MAPIC 20th Annual International Retail Property Market Conference Impressions: Increased Focus on the U.S.

The week prior to our Thanksgiving, from November 19-21 , MAPIC (le marché international professionnel de l’implantation commerciale et de la distribution) hosted its 20th annual international retail property market conference at the Palais de Festivals in Cannes on the fabulous French Riviera. There were more than 8,400 participants from 75 different countries in attendance this year. Of the attendees, more than 2,400 represented retailers, 2,300 represented developers and 340 represented investment companies. At least 1,500 different brands were represented. The presence of approximately 520 new retail brands has been touted as a reflection of increased confidence in the retail market.

This year’s MAPIC conference offered more U.S. focused sessions than prior years. The USA panel discussion, moderated by G&S’s David Rabinowitz, “This Land Is Your Land: Tips from the Experts for Expanding Retail Into the USA,” was jam-packed, leaving standing room only for those later to arrive. The attendees who were lucky enough to squeeze in were treated to a robust discussion on different strategies for entering into the retail market here in the USA – ranging from initial occupancy of retail space on “High Street” of a large metropolis (namely, Manhattan), to entry by way of presence in U.S. malls.

The two primary considerations that appear to be driving foreign retailers’ decisions with respect to the preferred point of entry are:

(1) who is the U.S. customer; and (2) what is the strategic purpose of the first few U.S. stores?

The first issue is one that every retailer, be it domestic or foreign, must consider in deciding where to either set up shop or expand geographically. The central factors are where is the U.S. customer located (i.e., is the customer an urban or suburban dweller) and what is the customer’s price point. Is the U.S. customer willing to pay the higher prices that retailers need to charge to justify a location on “High Street” or, instead, is he or she more economically conservative or even a bargain shopper, which would lead retailers more toward a suburban mall entry plan? The second issue is more a consideration of foreign retailers that are already established in their own country (or continent). The question boils down to whether such a foreign retailer wants to enter the U.S. market for purposes of growing revenues or, instead, to “make a splash” by expanding its presence to the U.S. market. In other words, is the entry strategy more about marketing than direct economic aspirations? If so, our sense is that a foreign retailer will favor the showier “High Street” entry location over a mall. Alternatively, if the move is instead revenue-driven, suburban malls seem to be the favored entry point.

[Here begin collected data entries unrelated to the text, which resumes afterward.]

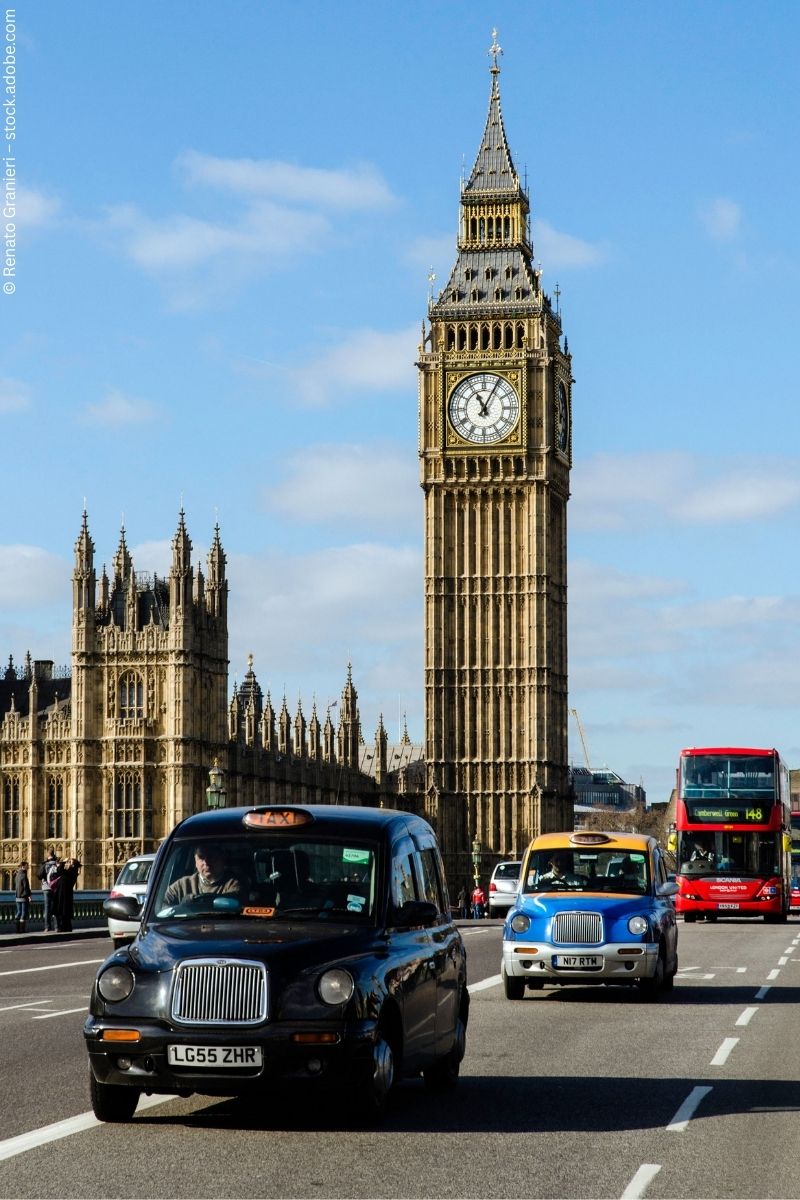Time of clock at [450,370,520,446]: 11:05
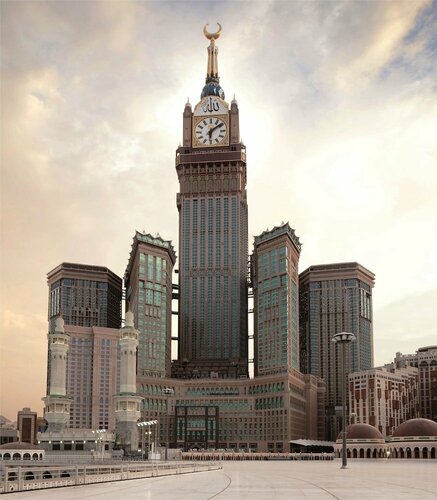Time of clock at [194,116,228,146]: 6:08
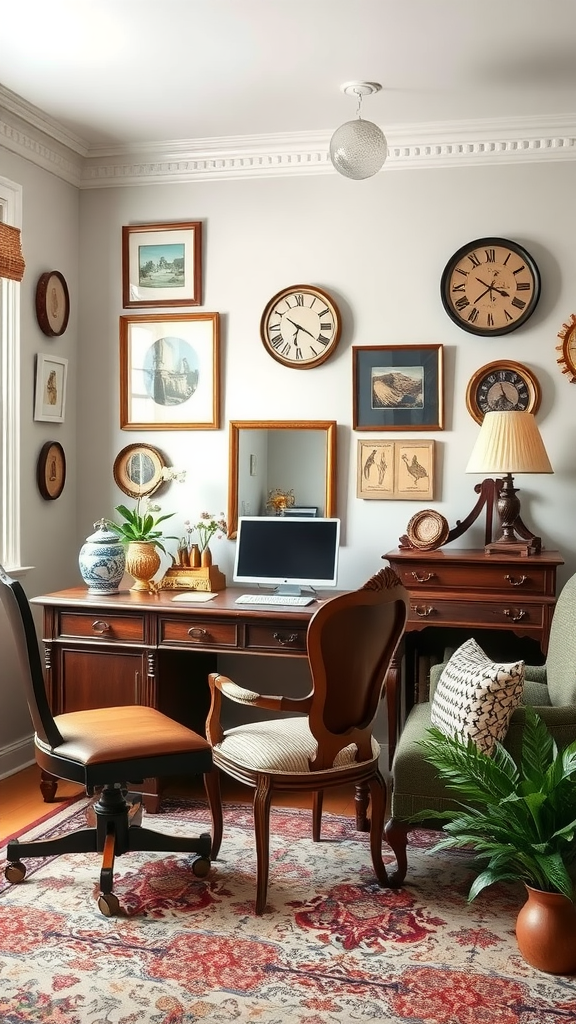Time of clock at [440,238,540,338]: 3:37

One general observation was that European retail professionals generally appear to view Manhattan as the preferred initial port of entry into the USA, while Asian retailers appear to prefer Los Angeles. Another observation, which is consistent with what we were hearing at year’s conference, was that many of the smaller retailers seem to prefer to enter the U.S. using a local operating and/or financial partner. European retailers are familiar with this model because they use it when expanding into neighboring European countries, fueled by an already “proven concept” (albeit not yet proven to the consumers in the newly entered nation). Help in finding domestic (i.e., U.S.) operating partners was often high on the list of topics that European retailers wanted to discuss with the U.S. retailers in attendance at the conference.

Each year, one of the countries represented at MAPIC is the “featured nation,” meaning the retail issues, projects and development sites specific to and/or within such country are highlighted and addressed in a number of presentations and panel discussions during the conference. The United States will be the “featured nation” at next year’s conference, so MAPIC 2015 promises to be even more U.S. focused than was this year’s conference. S’il vous plait, take advantage of the excitement surrounding U.S. retail felt by your international counterparts and join us next year in Cannes from November 18-20, 2015!